The engine cleared all right but when the fighters hit on nose attack the plane caught a rocket in #1 so it was out, then the extra pull caused #3 to act up again. So Merl's crew ran on 2-1/2 engines (not nice) and was soon dropping behind. The fighters picked off the rear first so they knew when it was their turn. With controls out they left the ship at about 18,000 feet. Merl had to put his foot in one boy's belly to get him out, and then he helped Brinkman, as he had been shot in the calf of one leg. Then Merl dropped out and free-fell for about 3,000 to 5,000 ft. to catch Brink so he could help him. They landed in snow about hip deep. With civilian help Brink got to a doctor and his leg was fixed up.
Van spent two days in solitary then was sent by train to Dulag Luft Interrogation Center. The Germans knew more about the outfit then he did. Merl was then sent with 40 other men in a 40 x 8 boxcar for 8 days to Stalag Luft VI, Heydekrug, East Prussia. Heleft Heydekrug on 15 July for three nights, four days on a coal-boat ride to Stettin, then by train to Keifheidi, Germany, two men handcuffed together. Double-time five kilometers to Stalag Luft IV. 10 to 15 year-old Marines with dogs and bayonets all kept everyone moving. Machine gun nests alongside for stragglers. On 31 January 1945 Merl was sent by train to Nuremburg with two-night stop in Berlin to be bombed. Arrived Stamlager XIIID 8 February 1945. 20, 21 & 22 February, day-and-night bombing that flattened Nurenberg.
On 4 April 1945 march was started toward Moosberg. Strafed by two P47s on first day out. They put up a flag and after that had fighter escort on into Moosberg. Merl was liberated on 29 April 1945. On 10 May went to Camp Lucky Strike, then sailed for States. Merl finally reached home on 31 May 1945. Met Rosemary for first date 4 July and married her on 4 March 1946. They had two sons, Ronald and Quincy, and one daughter, Susan. Five grandsons, three granddaughters. Merl lost Rosemary 24 February 1998, after 52 years of married life.
Merl still owns a tire store, which he started 26 November 1945, he but does not work.

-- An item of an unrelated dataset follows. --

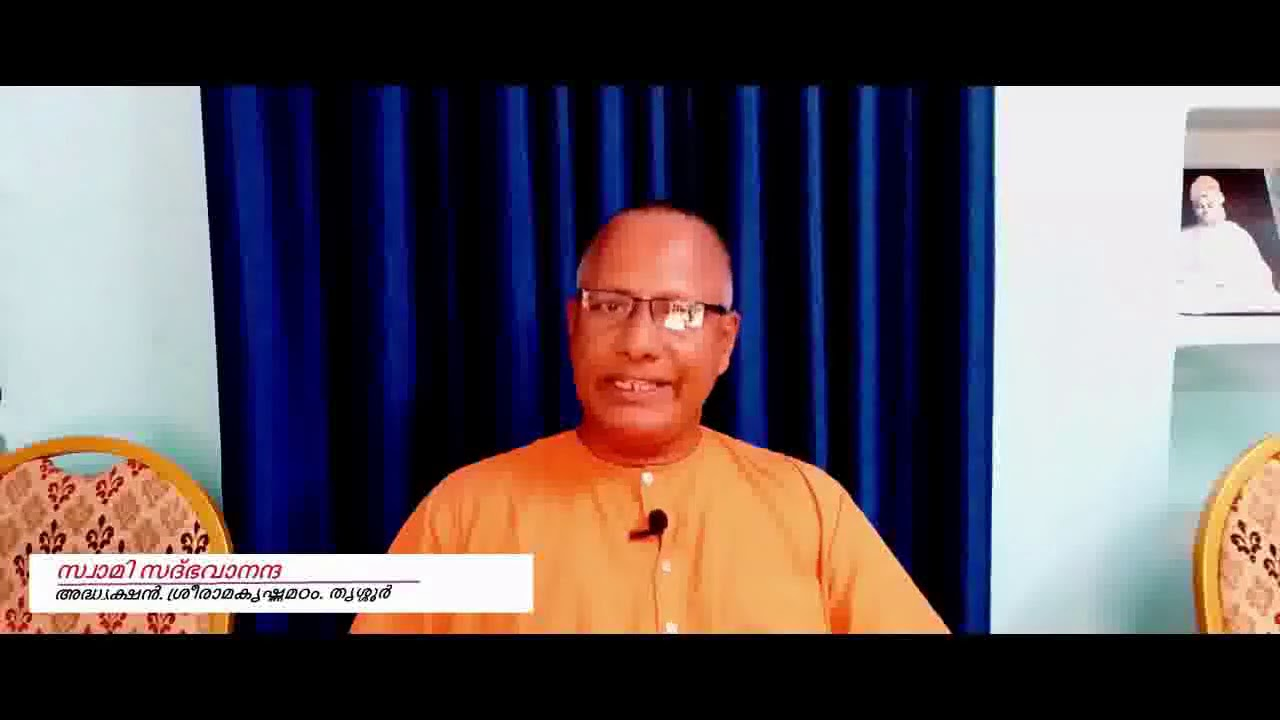 Spiritual Life Swami Sadbhavananda ആത്മീയ ജീവിതം സദ്ഭവാനന്ദ സ്വാമി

After 54 years and countless hours, he kind of enjoys the FREEDOM.
"Please use your right to vote and elect someone to office that has our country's good at heart and not just out for his/her own power and greed. If we have another world war, it will put all the other ones combined to shame. Could be the end of the world. I'm ready if the Lord is ready for me."